The low cost, good processability and high reversibility makes Fe-based SMAs suitable for application in damping elements in building structures [23, 24]. Therefore, several studies have already been devoted to the welding behaviour of Fe-SMAs. Various studies addressed laser welding and tungsten inert gas (TIG) welding of Fe-Mn-Si [25, 26], as well as electron beam welding and induction butt welding of Fe-Mn-Al-Ni [27, 28]. During induction butt welding of, the evolution of a large α-fraction in the fusion zone (FZ) is seen, while the γ-phase forms only along the grain boundaries and is more prominent in the heat affected zone (HAZ). When using an AGG heat treatment, a bamboo-like structure can be established despite the weld structure. However, the grain boundaries of the newly formed and abnormally grown α-grains partially run along the previous HAZ [28]. So far, no study investigated the welding behaviour and microstructure of Fe-SMAs joined using matching filler material, and the present study was designed to address this issue.
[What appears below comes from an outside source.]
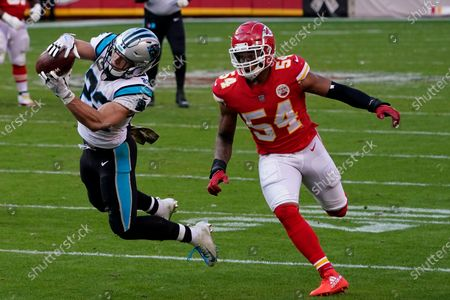 Stock Picture of Carolina Panthers running back Christian McCaffrey, left, catches a pass in front of Kansas City Chiefs outside linebacker Damien Wilson (54) during the second half of an NFL football game in Kansas City, Mo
A particular challenge for actual components is often the heat treatment of the welded material. If the components are characterized by very large dimensions, heat treatment after welding might not be possible. In order to maintain the shape memory properties, a microstructure with high α-phase content must already be established in the HAZ and the FZ during the welding process. In the present study, industrially processed polycrystalline Fe-Mn-Al-Ni sheets were joined and the welding behaviour was correlated with the microstructural evolution. The latter was characterized using optical microscopy (OM), scanning electron microscopy (SEM) and X-ray diffraction (XRD). TIG was chosen, as this is a widely used welding process conventionally employed for the applications in mind. Bead on plate welds and square butt welds with matching filler material (cf. Section 2) were carried out to understand the effect of the mean arc linear energy onto the formed phases. By varying the process parameters, a weld structure should be achieved that does not suffer from a rapid loss of functional properties even without subsequent heat treatment.

2 Experimental

2.1 Material and processing

Fe-Mn-Al-Ni ingots with a nominal composition of FeMn34Al15Ni7.5 (at.%) were produced by thyssenkrupp Steel Europe AG (Duisburg, Germany) using industrial process routes. After melting, the ingots were hot-rolled to a thickness of 2 mm. As initial material for the matching filler material, strips with a cross-section of 2 mm × 2 mm and a length of 1500 mm were cut from the same sheets by abrasive water jet cutting. In order to allow wire drawing without the need of intermediate annealing, a high γ content has to be present in the Fe-Mn-Al-Ni material. Thus, the strips were first solution annealed under Ar atmosphere at 1473 K for 5 min and then air-cooled down to room temperature (298 K). Subsequently, the strips were heat-treated a second time at 1073 K for 5 min and again air-cooled to finally obtain a high fraction of the ductile γ-phase. In order to remove any scaling layer that may have been formed, the heat-treated strips were first rubbed gently with steel wool and then cleaned with ethanol. After heat treatment, the strips were rounded by cold-rolling and finally cold-drawn to a wire diameter of 2 mm (ε = 21.5%).

2.2 Welding

For the welding tests, specimens with a length of 80 mm and a width of 60 mm were machined using abrasive water jet cutting. Finally, the surfaces were cleaned by sandblasting and subsequent rinsing with ethanol to remove any residual contamination. The weld seams were aligned parallel to the rolling direction. First, bead on plate welds were carried out using the 2 mm thick sheet material without any filler material. For welding, an EWM TETRIX 521 AC/DC COMFORT FWD source was used in direct current mode with a current of 110 A and a welding speed of approx. 300 mm/min. To investigate the influence of shielding gas composition on the as-welded microstructure and arc stability, the gas composition was varied between an 80/20 Ar/He and a 70/30 Ar/He mixture. During the welds, a constant flow rate of 12 L/min was maintained. In addition, square butt welds of the sheet material with 70/30 Ar/He were carried out. In this case, the EWM source was used along with a MOTOMAN HP20 robot to ensure a constant welding speed. The welding parameters used for the square butt welds are shown in Table 1. Since the filler material was placed on top of the welds, the wire feed speed equalled the torch speed. In order to study the effects of the mean arc linear energy on microstructure, the welding speed was varied between 300 and 400 mm/min and the welding current between 120 and 160 A.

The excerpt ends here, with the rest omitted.